New research into the Arctic Ocean’s ecosystem has highlighted the crucial role of tiny microalgae, seaweeds and seagrasses, known as benthic primary producers, in sustaining life in Arctic waters.
But the study has also revealed the loss of sea ice is having complex effects on marine ecosystems and ocean productivity in the Earth’s northernmost bodies of water.
Dr Karen Filbee-Dexter, a senior lecturer at The University of Western Australia’s School of Biological Sciences, was co-author of the paper Seafloor primary production in a changing Arctic Ocean published today in Proceedings of the National Academy of Sciences.
She said while phytoplankton and sea ice algae had long been seen as the main players in Arctic marine life, the new research revealed that underwater plants and seaweed growing on the shallow sea floor, known as BPPs, played a vital role in providing food and energy to other marine organisms.

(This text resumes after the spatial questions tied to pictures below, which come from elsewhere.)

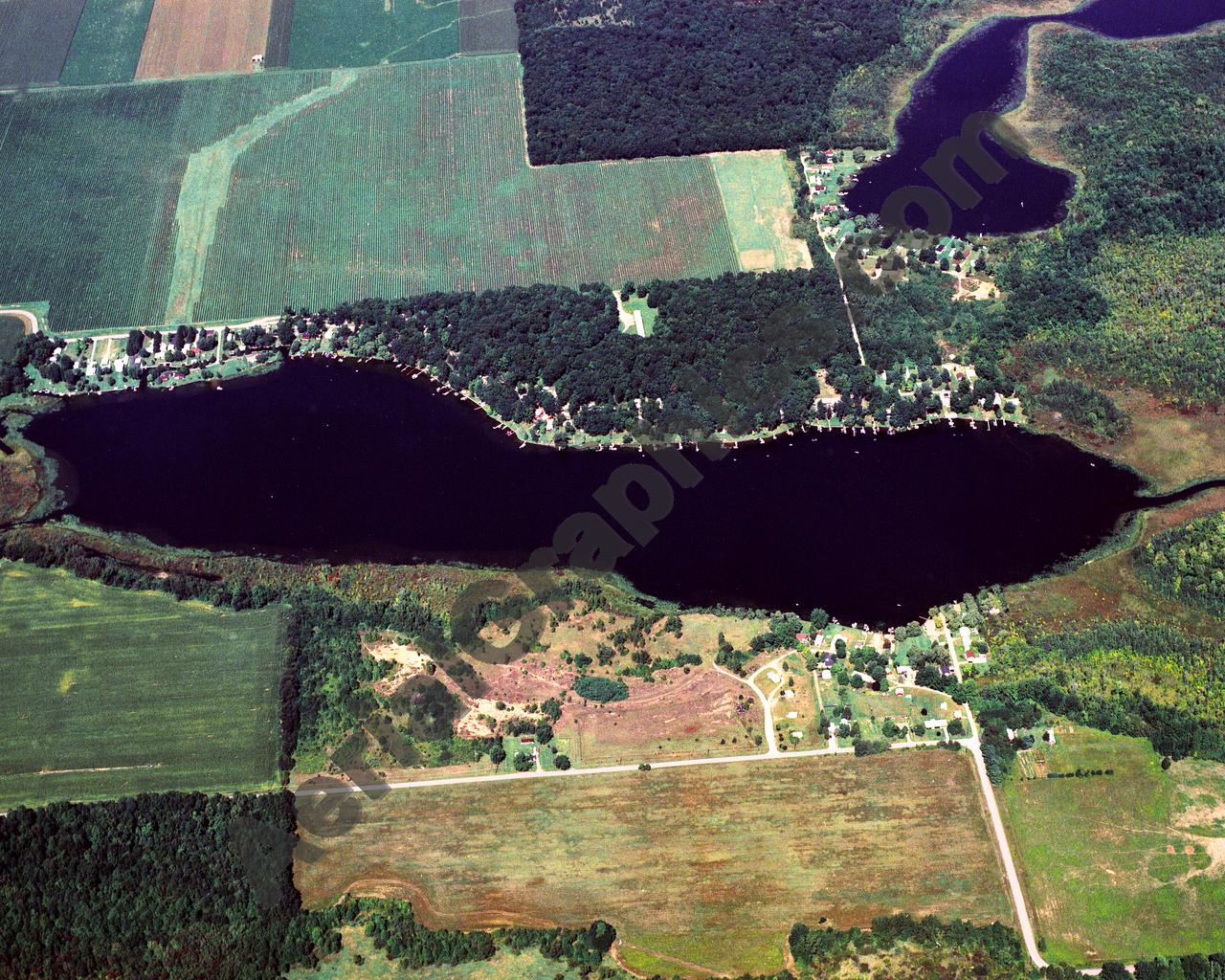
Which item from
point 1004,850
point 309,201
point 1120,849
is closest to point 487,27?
point 309,201

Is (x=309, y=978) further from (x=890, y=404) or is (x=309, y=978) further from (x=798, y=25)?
(x=798, y=25)

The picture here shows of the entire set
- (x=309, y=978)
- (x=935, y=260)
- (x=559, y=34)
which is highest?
(x=559, y=34)

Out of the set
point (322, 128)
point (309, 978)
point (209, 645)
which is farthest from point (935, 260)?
point (309, 978)

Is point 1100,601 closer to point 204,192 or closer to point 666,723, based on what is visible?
point 666,723

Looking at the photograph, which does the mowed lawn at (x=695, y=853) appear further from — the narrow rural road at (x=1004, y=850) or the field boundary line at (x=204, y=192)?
the field boundary line at (x=204, y=192)

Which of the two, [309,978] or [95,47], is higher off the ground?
[95,47]

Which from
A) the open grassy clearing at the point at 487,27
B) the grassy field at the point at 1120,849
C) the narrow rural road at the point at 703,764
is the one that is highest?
the open grassy clearing at the point at 487,27

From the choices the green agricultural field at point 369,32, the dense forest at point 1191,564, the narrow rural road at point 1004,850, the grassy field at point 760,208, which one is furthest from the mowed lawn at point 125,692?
the green agricultural field at point 369,32
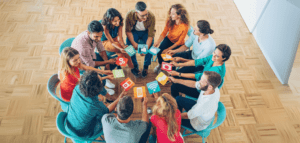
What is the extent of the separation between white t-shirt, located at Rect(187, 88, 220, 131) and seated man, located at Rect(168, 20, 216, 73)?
2.85ft

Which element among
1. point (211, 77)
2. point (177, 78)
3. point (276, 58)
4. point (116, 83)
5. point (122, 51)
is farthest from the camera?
point (276, 58)

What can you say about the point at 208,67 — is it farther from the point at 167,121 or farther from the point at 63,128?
the point at 63,128

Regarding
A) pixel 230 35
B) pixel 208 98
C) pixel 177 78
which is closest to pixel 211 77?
pixel 208 98

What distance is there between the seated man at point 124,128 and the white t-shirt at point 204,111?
0.61m

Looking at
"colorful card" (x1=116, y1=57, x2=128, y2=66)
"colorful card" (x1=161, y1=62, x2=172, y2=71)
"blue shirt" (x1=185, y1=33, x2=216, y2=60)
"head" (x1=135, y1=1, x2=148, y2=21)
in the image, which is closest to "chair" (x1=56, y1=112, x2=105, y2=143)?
"colorful card" (x1=116, y1=57, x2=128, y2=66)

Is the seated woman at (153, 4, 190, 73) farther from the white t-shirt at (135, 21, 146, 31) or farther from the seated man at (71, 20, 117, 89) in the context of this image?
the seated man at (71, 20, 117, 89)

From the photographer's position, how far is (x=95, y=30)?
9.06ft

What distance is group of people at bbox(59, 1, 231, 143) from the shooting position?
2174mm

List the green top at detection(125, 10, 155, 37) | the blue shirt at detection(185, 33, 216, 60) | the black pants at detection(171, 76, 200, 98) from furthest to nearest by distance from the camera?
1. the green top at detection(125, 10, 155, 37)
2. the blue shirt at detection(185, 33, 216, 60)
3. the black pants at detection(171, 76, 200, 98)

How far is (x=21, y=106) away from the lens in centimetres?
331

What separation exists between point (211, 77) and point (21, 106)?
293 cm

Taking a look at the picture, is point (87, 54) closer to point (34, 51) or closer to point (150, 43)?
point (150, 43)

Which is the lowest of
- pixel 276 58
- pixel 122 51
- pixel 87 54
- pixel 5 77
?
pixel 276 58

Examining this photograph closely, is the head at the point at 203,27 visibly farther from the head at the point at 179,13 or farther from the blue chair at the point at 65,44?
the blue chair at the point at 65,44
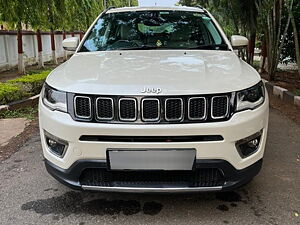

“BPPs are often overlooked but are incredibly important in the Arctic, covering around three million square kilometres of the Arctic sea floor,” Dr Filbee-Dexter said.
“With sea ice loss, the seafloor area exposed to sunlight is increasing by an estimated 47,000 square kilometres each year.
“We might expect to see more microalgae, seaweeds and seagrasses taking advantage of this increased light however, surprisingly, their growth has only increased in certain areas, despite the sea ice loss over the past two decades.
“This is because although there is more light on the sea surface, the water has become less clear due to particles carried by the many rivers which flow into the ocean, which balances out the increase in sunlight.”
Dr Filbee-Dexter said that, overall, the findings suggest that climate change is having complex effects on the availability of light in the Arctic Ocean and the ability of marine organisms to produce food.
The study also provided the first estimate of the seafloor production of Arctic BPPs, which is substantial.
“We found that BPPs account for between 20 to 35 per cent of annual phytoplankton production, converting sunlight and inorganic nutrients into organic matter through photosynthesis,” Dr Filbee-Dexter said.
“Our research underscores the need for further comprehensive studies on BPPs and their inclusion in Arctic ecosystem models to accurately assess the impacts of climate change on Arctic marine life.”